Esta compañía se olió que las mayorías venezolanas estaban negadas al desengaño, que se seguirían hundiendo hasta la ruina, hasta la diáspora, hasta mearse vivas, con tal de seguir en el sueño baboso de que un gorila ignorante y ladrón los iba a llevar al cielo. Y la pegaron, claro que la pegaron. Se hicieron con el premio gordo; y de ahí le viene parte de la fortuna que Mimí Lazo nunca ha ocultado. Pero solo parte. La otra, ya la historia determinará la proporción, le cayó con los contratos del régimen, que fueron muchos. Y ahora sí con unos bodrios vergonzantes, como una “obra” titulada “A mi gordo no me lo quita nadie”, un esperpento argentino, creo, en el que hasta a Isabel Sarli le hubiera dado vergüenza poner la cara. Eso lo presentó Mimí Lazo, ¡en el Celarg! Y en muchas otras instancias gubernamentales, ministerios, CNE, institutos “autónomos”… Con dinero del Estado venezolano y a la vista del país. Eso está en internet. Pongan: Mimí Lazo + Jorge Rodríguez / Mimí Lazo + Diosdado Cabello. Y tendrán una ristra de infamias (con condecoración incluida).

Por qué traemos hechos tan degradantes y de tan ingrata recordación al presente. Pues porque las lágrimas de cocodrilo de Mimí Lazo no son por nada que le hayan hecho o dicho en el pasado, bien redituables que fueron. Tampoco son jeremiqueos de cara al futuro. Mimí Lazo, y no es la única, le está haciendo una tarea a la dictadura de Nicolás Maduro.

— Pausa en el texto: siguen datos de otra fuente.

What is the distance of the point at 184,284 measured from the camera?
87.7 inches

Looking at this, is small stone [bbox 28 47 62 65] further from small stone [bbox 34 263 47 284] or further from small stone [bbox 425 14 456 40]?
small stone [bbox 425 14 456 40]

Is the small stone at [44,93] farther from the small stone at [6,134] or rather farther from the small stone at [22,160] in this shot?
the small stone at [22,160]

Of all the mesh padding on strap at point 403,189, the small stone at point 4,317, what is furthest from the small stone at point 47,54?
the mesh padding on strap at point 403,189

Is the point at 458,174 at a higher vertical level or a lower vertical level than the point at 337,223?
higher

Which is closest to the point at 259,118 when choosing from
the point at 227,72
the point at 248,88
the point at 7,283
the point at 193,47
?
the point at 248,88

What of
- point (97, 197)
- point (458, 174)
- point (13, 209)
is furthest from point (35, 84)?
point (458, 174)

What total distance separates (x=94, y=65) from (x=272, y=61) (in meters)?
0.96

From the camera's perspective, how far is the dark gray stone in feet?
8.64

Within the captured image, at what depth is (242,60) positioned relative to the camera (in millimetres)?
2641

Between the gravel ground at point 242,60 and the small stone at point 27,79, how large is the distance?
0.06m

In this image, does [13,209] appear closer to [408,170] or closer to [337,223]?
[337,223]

Cuando finge que llora en la caseta esa de Maicao, o donde sea, repite “no se peleen”. En realidad, ese es su leitmotiv. La memoria de Verónica Oddó es una cortada, que no tarda en soltar. El punto es: no se peleen. Dejen de plantarle cara a Maduro. Pónganse en filita detrás del sátrapa.

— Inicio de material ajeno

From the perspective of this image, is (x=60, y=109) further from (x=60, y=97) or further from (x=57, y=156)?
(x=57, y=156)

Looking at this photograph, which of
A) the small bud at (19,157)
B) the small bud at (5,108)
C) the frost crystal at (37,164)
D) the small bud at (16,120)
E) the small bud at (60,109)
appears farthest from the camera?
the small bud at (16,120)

Todo ese mensaje de las lágrimas de escenografía tiene que ver con dos modelos irreconciliables: por una parte, el de Héctor Manrique y otros como él, que están metiéndole teatro popular, de calidad, crítico, por el buche al dictador y dentro del país, acompañando a una audiencia que ya se cayó de la máquina caminadora y dio con sus huesos en la terrible realidad que nos dejaron el chavismo y sus cómplices, entre quienes se cuenta la cautivadora Mimí Lazo. Y, por la otra, ese otro teatro, orientado por diseño a quitarle a la vida su fuerza, a la gente su lucha y al dolor su verdad.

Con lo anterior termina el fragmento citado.